▶ _Исходный текст_:
_____
Зона вне табу

«Груз 200» и «Кремень»

21 июня в прокат выходит «Кремень» (призы за «Лучший дебют» и «Лучший сценарий» на минувшем «Кинотавре» ) Алексея Мизгирева, и вот уже неделю как в российских кинотеатрах можно увидеть «Груз 200» Алексея Балабанова (на «Кинотавре» отмеченный призом Гильдии киноведов и кинокритиков). Обе картины произведены компанией СТВ, у обеих продюсер Сергей Сельянов. И есть некий концептуальный смысл в том, что «выстреливают» они дуплетом, поднимая тему власти, разумеется, на разных уровнях обобщения. А представителей популярной в народе профессии, и так уже опущенной ниже плинтуса (и «Улицы разбитых фонарей» отношение к милиции не изменят), здесь рисуют в совсем уже неоднозначных красках.

Воспринимать «Груз 200» вне того шлейфа, что создан до премьеры, невозможно. Пиар-кампания, грамотно выстроенная, «заточенная» на скандал, в какой-то момент вырулила не в плюс картине. Никаких полутонов, либо неумеренные восторги, либо столь же неумеренная хула в результате создают общественное мнение. Подогретое, например, таким резюме: «после просмотра одиннадцатого фильма Алексея Балабанова «Молчание ягнят» кажется детским лепетом, а «Криминальную Россию» вполне можно ставить в эфирную сетку вместо «Спокойной ночи, малыши!». От «адского трэша» до «фильм выдающийся, возможно, главное кино года». Лишь в таком диапазоне, широком, как та самая пламенеющая контурная карта СССР, на фоне которой появляется название фильма.
_____
▶ _Приведённый список_:

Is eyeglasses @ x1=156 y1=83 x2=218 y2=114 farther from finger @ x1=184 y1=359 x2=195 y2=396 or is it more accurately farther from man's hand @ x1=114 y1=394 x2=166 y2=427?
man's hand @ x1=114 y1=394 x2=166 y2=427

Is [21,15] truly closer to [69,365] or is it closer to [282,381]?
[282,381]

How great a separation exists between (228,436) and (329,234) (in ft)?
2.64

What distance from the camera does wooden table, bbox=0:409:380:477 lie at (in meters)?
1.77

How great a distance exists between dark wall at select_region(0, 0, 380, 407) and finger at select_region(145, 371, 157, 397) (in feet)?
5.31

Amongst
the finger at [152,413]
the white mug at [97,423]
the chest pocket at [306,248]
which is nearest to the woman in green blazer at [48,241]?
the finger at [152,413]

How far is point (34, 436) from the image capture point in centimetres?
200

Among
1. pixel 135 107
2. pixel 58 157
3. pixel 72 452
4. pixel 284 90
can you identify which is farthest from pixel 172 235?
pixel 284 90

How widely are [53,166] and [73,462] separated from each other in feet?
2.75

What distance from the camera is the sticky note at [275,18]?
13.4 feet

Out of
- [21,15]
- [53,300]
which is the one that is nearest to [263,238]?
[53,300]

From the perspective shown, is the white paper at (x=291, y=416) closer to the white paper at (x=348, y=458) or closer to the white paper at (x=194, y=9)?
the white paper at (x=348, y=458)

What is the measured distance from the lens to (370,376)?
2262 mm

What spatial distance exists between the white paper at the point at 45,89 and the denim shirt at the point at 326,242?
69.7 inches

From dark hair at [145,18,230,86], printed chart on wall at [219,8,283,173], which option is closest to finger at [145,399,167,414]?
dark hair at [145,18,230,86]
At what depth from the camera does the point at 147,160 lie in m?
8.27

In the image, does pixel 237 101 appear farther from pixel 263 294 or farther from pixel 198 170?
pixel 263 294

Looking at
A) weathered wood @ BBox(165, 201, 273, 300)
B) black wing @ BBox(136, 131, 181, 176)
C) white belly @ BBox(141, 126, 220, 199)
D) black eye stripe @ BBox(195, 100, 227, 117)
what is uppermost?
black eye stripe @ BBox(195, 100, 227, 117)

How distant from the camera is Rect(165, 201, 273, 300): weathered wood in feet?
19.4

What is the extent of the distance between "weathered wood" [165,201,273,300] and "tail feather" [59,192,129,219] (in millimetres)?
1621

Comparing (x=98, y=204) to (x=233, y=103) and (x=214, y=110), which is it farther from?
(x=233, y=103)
_____
▶ _Упражнение_: Верните дословно фрагмент статьи о «Грузе 200» и «Кремне»: от слов «21 июня в прокат» до слов «уже неоднозначных красках.» включительно.

▶ _Решение задания_:
21 июня в прокат выходит «Кремень» (призы за «Лучший дебют» и «Лучший сценарий» на минувшем «Кинотавре» ) Алексея Мизгирева, и вот уже неделю как в российских кинотеатрах можно увидеть «Груз 200» Алексея Балабанова (на «Кинотавре» отмеченный призом Гильдии киноведов и кинокритиков). Обе картины произведены компанией СТВ, у обеих продюсер Сергей Сельянов. И есть некий концептуальный смысл в том, что «выстреливают» они дуплетом, поднимая тему власти, разумеется, на разных уровнях обобщения. А представителей популярной в народе профессии, и так уже опущенной ниже плинтуса (и «Улицы разбитых фонарей» отношение к милиции не изменят), здесь рисуют в совсем уже неоднозначных красках.